Мы возвращались домой под дождем. И небо, и воздух, и земля, и одежда наша — все пропиталось влагой; а сверху сыпало и сыпало — мелко, убористо. Я думал, что хорошо бы в такую погоду привести Веру к нам в дом и чтобы отец ушел куда-нибудь, и представлял себе, как замечательно было бы заниматься своими холстами под шум дождя на просторной светлой веранде, и знать, что в горнице Вера, и бросать иногда кисти, и бегать в горницу.

Отец брел рядом, ссутулившись, и, быть может, тогда уже был тяжело болен; и мне тогда же надо было увезти его в город, к профессорам, выхлопотать ему путевку в санаторий; быть может, было еще не поздно; но я не замечал, что он усталый и старый, и не подумал, что он больной. Он всегда казался мне одинаковым, и я не торопился обнять его за плечи, заглянуть ему в глаза — у меня для этого впереди была уйма времени.

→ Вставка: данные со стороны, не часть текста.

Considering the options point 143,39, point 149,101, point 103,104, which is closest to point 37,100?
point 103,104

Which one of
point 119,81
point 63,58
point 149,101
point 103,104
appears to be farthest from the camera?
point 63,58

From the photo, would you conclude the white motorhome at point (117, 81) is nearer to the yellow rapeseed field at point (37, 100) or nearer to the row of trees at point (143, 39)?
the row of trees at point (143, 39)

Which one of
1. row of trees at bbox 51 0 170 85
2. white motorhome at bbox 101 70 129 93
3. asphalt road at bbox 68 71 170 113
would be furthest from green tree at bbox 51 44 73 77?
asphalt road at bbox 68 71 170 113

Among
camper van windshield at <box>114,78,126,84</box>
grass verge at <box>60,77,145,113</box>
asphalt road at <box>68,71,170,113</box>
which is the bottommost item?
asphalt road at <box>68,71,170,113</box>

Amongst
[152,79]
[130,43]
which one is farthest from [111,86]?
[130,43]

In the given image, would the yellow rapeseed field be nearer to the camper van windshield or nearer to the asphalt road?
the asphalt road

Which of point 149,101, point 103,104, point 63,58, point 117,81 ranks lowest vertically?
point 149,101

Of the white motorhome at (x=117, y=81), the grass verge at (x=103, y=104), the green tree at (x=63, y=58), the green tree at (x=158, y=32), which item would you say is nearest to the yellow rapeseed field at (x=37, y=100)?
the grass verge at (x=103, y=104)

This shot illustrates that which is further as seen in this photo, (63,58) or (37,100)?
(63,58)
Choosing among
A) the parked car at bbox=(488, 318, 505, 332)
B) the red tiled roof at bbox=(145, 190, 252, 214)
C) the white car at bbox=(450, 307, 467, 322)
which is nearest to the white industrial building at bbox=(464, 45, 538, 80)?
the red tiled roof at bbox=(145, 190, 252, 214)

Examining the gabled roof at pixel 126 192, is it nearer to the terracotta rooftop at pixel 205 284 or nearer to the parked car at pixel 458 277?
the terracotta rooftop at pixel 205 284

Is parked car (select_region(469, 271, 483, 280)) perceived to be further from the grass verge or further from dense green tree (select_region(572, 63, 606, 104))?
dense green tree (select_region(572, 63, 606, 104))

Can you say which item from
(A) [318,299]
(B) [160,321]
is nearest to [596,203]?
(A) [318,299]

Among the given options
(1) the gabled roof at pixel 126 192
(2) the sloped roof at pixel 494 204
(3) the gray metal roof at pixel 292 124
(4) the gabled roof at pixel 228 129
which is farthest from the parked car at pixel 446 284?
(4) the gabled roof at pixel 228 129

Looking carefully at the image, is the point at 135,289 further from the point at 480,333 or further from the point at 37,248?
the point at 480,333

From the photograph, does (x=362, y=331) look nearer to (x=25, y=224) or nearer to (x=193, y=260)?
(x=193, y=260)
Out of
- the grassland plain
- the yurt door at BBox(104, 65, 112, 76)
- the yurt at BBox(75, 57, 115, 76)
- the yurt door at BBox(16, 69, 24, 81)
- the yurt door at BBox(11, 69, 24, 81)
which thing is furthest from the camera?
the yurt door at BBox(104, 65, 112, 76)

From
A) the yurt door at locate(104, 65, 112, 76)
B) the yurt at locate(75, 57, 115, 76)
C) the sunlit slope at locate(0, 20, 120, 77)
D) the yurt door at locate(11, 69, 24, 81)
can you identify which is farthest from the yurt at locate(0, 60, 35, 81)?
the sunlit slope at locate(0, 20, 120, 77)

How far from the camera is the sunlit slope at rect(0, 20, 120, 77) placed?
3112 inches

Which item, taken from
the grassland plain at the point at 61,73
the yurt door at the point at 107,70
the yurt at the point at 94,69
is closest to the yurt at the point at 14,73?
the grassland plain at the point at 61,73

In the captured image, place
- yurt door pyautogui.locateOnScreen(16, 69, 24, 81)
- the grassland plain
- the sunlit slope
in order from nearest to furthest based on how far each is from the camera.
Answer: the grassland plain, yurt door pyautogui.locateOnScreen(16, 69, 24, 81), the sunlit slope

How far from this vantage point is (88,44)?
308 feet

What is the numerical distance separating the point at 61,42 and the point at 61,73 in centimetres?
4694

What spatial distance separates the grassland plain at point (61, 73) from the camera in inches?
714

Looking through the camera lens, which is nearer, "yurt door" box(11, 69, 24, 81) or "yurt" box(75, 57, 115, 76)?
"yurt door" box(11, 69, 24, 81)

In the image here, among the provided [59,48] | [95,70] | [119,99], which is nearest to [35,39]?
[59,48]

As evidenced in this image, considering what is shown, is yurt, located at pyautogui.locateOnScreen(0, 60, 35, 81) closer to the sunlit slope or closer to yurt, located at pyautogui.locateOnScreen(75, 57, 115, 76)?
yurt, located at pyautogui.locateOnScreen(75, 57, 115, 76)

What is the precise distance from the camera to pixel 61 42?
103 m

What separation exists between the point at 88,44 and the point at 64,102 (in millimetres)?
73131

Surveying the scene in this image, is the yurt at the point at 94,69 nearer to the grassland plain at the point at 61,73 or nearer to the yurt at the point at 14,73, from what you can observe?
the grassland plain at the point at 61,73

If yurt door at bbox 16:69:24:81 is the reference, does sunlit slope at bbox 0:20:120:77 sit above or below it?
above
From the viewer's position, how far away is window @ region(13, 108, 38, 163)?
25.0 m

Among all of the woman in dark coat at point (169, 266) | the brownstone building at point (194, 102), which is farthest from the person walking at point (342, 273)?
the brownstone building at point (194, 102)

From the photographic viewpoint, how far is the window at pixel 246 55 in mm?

Я только спросил, а что было дальше с той историей, с их высокородием; отец сказал:

— А ничего. Без команды стрелять — кто станет… А теперь хорошо. На душе чисто.

Мы докосили тогда осоку, вытащили ее из воды, а через несколько дней я уехал вместе с Верой, оставив отцу досушивать и вывозить сено.

Я беспечно махал ему на прощанье, кричал: «Жди на будущий год! Приеду! Обязательно!» Кричал, не зная точно, смогу ли приехать и захочу ли.

Он тоже махал, и ветер ерошил седой хохолок над его загорелым лбом, и он звал:

— Приезжай к сенокосу. Куриные болота осушили мы. Чапыга да мочажины были, а теперь травы посеяны. Луга! И час, и два идешь — луга, луга. Живности всякой, птиц в лугах тех…

И вот я иду этими лугами и чувствую боль в груди… Потом останавливаюсь: издали узнаю этот бугор, эти косматые березы на бугре — корявые стволы, сухие торчащие суки, обломанные, мертвые верхушки. На этом бугре, меж двух проселков, старое сельское кладбище. Там — отец.